▶ [Written request A]
Please set down the listing below without any changes, from its first line through the line containing "28V27L42 24L36 25L34", including that line. Leave the pictures out of your answer.

Start of Selected excerpt

I just found this forum through the SqualorSurvivors website. I hope I get to know you as well as the old members know each other.
My house... is mostly problems with maintenance. Trash accumulates on horizontal surfaces. I'll clean that and never get to the wiping parts. I haven't mopped the floor in ages, so there are spots everywhere. (Where do they come from, anyway?) The dishes don't get done until they stink, and I hate doing them then because I inevitably find some repellent mold that'll make me gag.
My biggest problem with cleaning is probably the large items that have no homes because they don't fit anywhere -- like exercise machines, guitars, a laundry cart.... I end up cleaning around them and the place looks no better when I'm done. My "serious" cleaning involves lugging these things around to new spots.
I worry about home care issues like water spots on the ceiling, and cracking wood outside, but I know I'll never get to them because I have so much basic cleaning to do first. (And besides, I really have no idea what to do about them.)
The lawn... have you ever seen Malcolm in the Middle? That lawn is my lawn! You should really DVR or rent it just to see. It's scary.
I've bought several nifty cleaning appliances that I can't use because the house isn't clean enough for them, heh!

End of Selected excerpt
Start of Material to process

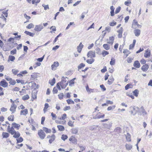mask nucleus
I'll return each mask as SVG.
<instances>
[{
    "label": "nucleus",
    "mask_w": 152,
    "mask_h": 152,
    "mask_svg": "<svg viewBox=\"0 0 152 152\" xmlns=\"http://www.w3.org/2000/svg\"><path fill=\"white\" fill-rule=\"evenodd\" d=\"M67 77L65 78L63 77L61 78V80L59 83L61 84V86L63 89L65 88L68 84V82L66 80Z\"/></svg>",
    "instance_id": "f257e3e1"
},
{
    "label": "nucleus",
    "mask_w": 152,
    "mask_h": 152,
    "mask_svg": "<svg viewBox=\"0 0 152 152\" xmlns=\"http://www.w3.org/2000/svg\"><path fill=\"white\" fill-rule=\"evenodd\" d=\"M38 134L39 137L42 140L44 139L45 136L46 134L42 130H40L38 131Z\"/></svg>",
    "instance_id": "f03ea898"
},
{
    "label": "nucleus",
    "mask_w": 152,
    "mask_h": 152,
    "mask_svg": "<svg viewBox=\"0 0 152 152\" xmlns=\"http://www.w3.org/2000/svg\"><path fill=\"white\" fill-rule=\"evenodd\" d=\"M43 28V27L42 24L36 25L34 28L35 31L39 32L41 31Z\"/></svg>",
    "instance_id": "7ed1b4c3"
},
{
    "label": "nucleus",
    "mask_w": 152,
    "mask_h": 152,
    "mask_svg": "<svg viewBox=\"0 0 152 152\" xmlns=\"http://www.w3.org/2000/svg\"><path fill=\"white\" fill-rule=\"evenodd\" d=\"M86 88L87 91L89 94L91 93L96 92H97V89L90 88L87 85L86 86Z\"/></svg>",
    "instance_id": "20e7f679"
},
{
    "label": "nucleus",
    "mask_w": 152,
    "mask_h": 152,
    "mask_svg": "<svg viewBox=\"0 0 152 152\" xmlns=\"http://www.w3.org/2000/svg\"><path fill=\"white\" fill-rule=\"evenodd\" d=\"M29 84L31 86V88H34V89H37L39 88L38 85H37L34 82H31L29 83Z\"/></svg>",
    "instance_id": "39448f33"
},
{
    "label": "nucleus",
    "mask_w": 152,
    "mask_h": 152,
    "mask_svg": "<svg viewBox=\"0 0 152 152\" xmlns=\"http://www.w3.org/2000/svg\"><path fill=\"white\" fill-rule=\"evenodd\" d=\"M87 56L88 57H90L91 58H94L95 57V51L91 50L90 51L87 53Z\"/></svg>",
    "instance_id": "423d86ee"
},
{
    "label": "nucleus",
    "mask_w": 152,
    "mask_h": 152,
    "mask_svg": "<svg viewBox=\"0 0 152 152\" xmlns=\"http://www.w3.org/2000/svg\"><path fill=\"white\" fill-rule=\"evenodd\" d=\"M0 86L4 88H6L8 86V83L4 79L0 82Z\"/></svg>",
    "instance_id": "0eeeda50"
},
{
    "label": "nucleus",
    "mask_w": 152,
    "mask_h": 152,
    "mask_svg": "<svg viewBox=\"0 0 152 152\" xmlns=\"http://www.w3.org/2000/svg\"><path fill=\"white\" fill-rule=\"evenodd\" d=\"M16 107V105L14 103L12 104L10 110L12 112V113H14L15 112Z\"/></svg>",
    "instance_id": "6e6552de"
},
{
    "label": "nucleus",
    "mask_w": 152,
    "mask_h": 152,
    "mask_svg": "<svg viewBox=\"0 0 152 152\" xmlns=\"http://www.w3.org/2000/svg\"><path fill=\"white\" fill-rule=\"evenodd\" d=\"M149 68V66L148 64H145L141 67V70L144 72H146Z\"/></svg>",
    "instance_id": "1a4fd4ad"
},
{
    "label": "nucleus",
    "mask_w": 152,
    "mask_h": 152,
    "mask_svg": "<svg viewBox=\"0 0 152 152\" xmlns=\"http://www.w3.org/2000/svg\"><path fill=\"white\" fill-rule=\"evenodd\" d=\"M100 113H98L95 116L93 117V118L96 119V118H103L104 116V115L103 114L102 115H101Z\"/></svg>",
    "instance_id": "9d476101"
},
{
    "label": "nucleus",
    "mask_w": 152,
    "mask_h": 152,
    "mask_svg": "<svg viewBox=\"0 0 152 152\" xmlns=\"http://www.w3.org/2000/svg\"><path fill=\"white\" fill-rule=\"evenodd\" d=\"M133 66L135 68H139L140 67V64L138 61H136L134 63Z\"/></svg>",
    "instance_id": "9b49d317"
},
{
    "label": "nucleus",
    "mask_w": 152,
    "mask_h": 152,
    "mask_svg": "<svg viewBox=\"0 0 152 152\" xmlns=\"http://www.w3.org/2000/svg\"><path fill=\"white\" fill-rule=\"evenodd\" d=\"M151 55L150 51L148 49L144 54V56L145 58H148Z\"/></svg>",
    "instance_id": "f8f14e48"
},
{
    "label": "nucleus",
    "mask_w": 152,
    "mask_h": 152,
    "mask_svg": "<svg viewBox=\"0 0 152 152\" xmlns=\"http://www.w3.org/2000/svg\"><path fill=\"white\" fill-rule=\"evenodd\" d=\"M83 47V45L81 42H80L79 46L77 47V51L79 53H80Z\"/></svg>",
    "instance_id": "ddd939ff"
},
{
    "label": "nucleus",
    "mask_w": 152,
    "mask_h": 152,
    "mask_svg": "<svg viewBox=\"0 0 152 152\" xmlns=\"http://www.w3.org/2000/svg\"><path fill=\"white\" fill-rule=\"evenodd\" d=\"M114 39L115 38L114 37L112 36L110 37L109 38V41L107 42V43L112 45L113 43Z\"/></svg>",
    "instance_id": "4468645a"
},
{
    "label": "nucleus",
    "mask_w": 152,
    "mask_h": 152,
    "mask_svg": "<svg viewBox=\"0 0 152 152\" xmlns=\"http://www.w3.org/2000/svg\"><path fill=\"white\" fill-rule=\"evenodd\" d=\"M134 33L136 37L139 36L140 34V30L139 29H135L134 30Z\"/></svg>",
    "instance_id": "2eb2a0df"
},
{
    "label": "nucleus",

End of Material to process

▶ [Written request B]
Pull out the whole forum post about household cleaning above, word for word.

▶ [Final result A]
mask nucleus
I'll return each mask as SVG.
<instances>
[{
    "label": "nucleus",
    "mask_w": 152,
    "mask_h": 152,
    "mask_svg": "<svg viewBox=\"0 0 152 152\" xmlns=\"http://www.w3.org/2000/svg\"><path fill=\"white\" fill-rule=\"evenodd\" d=\"M67 77L65 78L63 77L61 78V80L59 83L61 84V86L63 89L65 88L68 84V82L66 80Z\"/></svg>",
    "instance_id": "f257e3e1"
},
{
    "label": "nucleus",
    "mask_w": 152,
    "mask_h": 152,
    "mask_svg": "<svg viewBox=\"0 0 152 152\" xmlns=\"http://www.w3.org/2000/svg\"><path fill=\"white\" fill-rule=\"evenodd\" d=\"M38 134L39 137L42 140L44 139L45 136L46 134L42 130H40L38 131Z\"/></svg>",
    "instance_id": "f03ea898"
},
{
    "label": "nucleus",
    "mask_w": 152,
    "mask_h": 152,
    "mask_svg": "<svg viewBox=\"0 0 152 152\" xmlns=\"http://www.w3.org/2000/svg\"><path fill=\"white\" fill-rule=\"evenodd\" d=\"M43 28V27L42 24L36 25L34 28L35 31L39 32L41 31Z\"/></svg>",

▶ [Final result B]
I just found this forum through the SqualorSurvivors website. I hope I get to know you as well as the old members know each other.
My house... is mostly problems with maintenance. Trash accumulates on horizontal surfaces. I'll clean that and never get to the wiping parts. I haven't mopped the floor in ages, so there are spots everywhere. (Where do they come from, anyway?) The dishes don't get done until they stink, and I hate doing them then because I inevitably find some repellent mold that'll make me gag.
My biggest problem with cleaning is probably the large items that have no homes because they don't fit anywhere -- like exercise machines, guitars, a laundry cart.... I end up cleaning around them and the place looks no better when I'm done. My "serious" cleaning involves lugging these things around to new spots.
I worry about home care issues like water spots on the ceiling, and cracking wood outside, but I know I'll never get to them because I have so much basic cleaning to do first. (And besides, I really have no idea what to do about them.)
The lawn... have you ever seen Malcolm in the Middle? That lawn is my lawn! You should really DVR or rent it just to see. It's scary.
I've bought several nifty cleaning appliances that I can't use because the house isn't clean enough for them, heh!